19
Practical 2Linear Models :Single Linear Regression, 2 sample t-test & One-Way Anova
This is the first practical where we start doing stats in a more serious way. Before we can use more advanced techniques though, it will be worthwhile to revisit some basic techniques and pay attention to their underlying assumptions. All too often such techniques are used for significance testing without examining after the fact if they were appropriate in the first place. Let's reverse this trend and start using statistics in a more critical manner, and make the interpretation of our data rigorous and sound.
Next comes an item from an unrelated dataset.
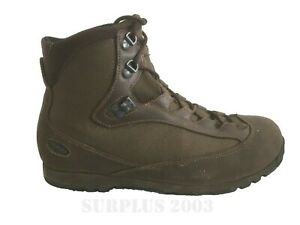 British Army - AKU Pilgrim GTX FG M Mid Height Combat Brown Gore-tex Boots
In this practical, we revisit three very basic techniques, considered special cases of linear models:
a) Single Linear Regression,
b) 2-sample t-test,
c) One-Way Anova.
Table of Content
2.1 Running your commands from a script file 2
2.2 Single Linear Regression 2
Plotting the data and the linear trend 3
Saving the plot as a graphics file 4
Obtaining the R2 value from the model object 5
Calculating the R2 value from first principles 6
The model parameters and their associated standard errors 9
The F-test 10
Confidence intervals about the regression 11
Checking the assumptions 14
Checking for outliers and their impact on your model 15
Cook's distance as a measure of influence 17
2.3 Two-sample t-test 18
2.4 One-Way Anova 19
2.5
2.6
2.1 Running your commands from a script file
Typing directly all your commands in the R console is but one way to interact with R. Another way, definitely more practical, is to use a script in the R editor window. You type your commands in this script exactly how you would type them in the console. You can then select part of a line, a whole line or even several lines from your script and "send" these to the R console for processing. If you have made a mistake, you can then correct the call in your script file (not retype the whole blooming thing) and rerun it. These scripts have also the merit of keeping a record of the calls that you used in your session (not all of them, just the ones that eventually worked as you wished), which you can then save (as a text file without formatting) for later.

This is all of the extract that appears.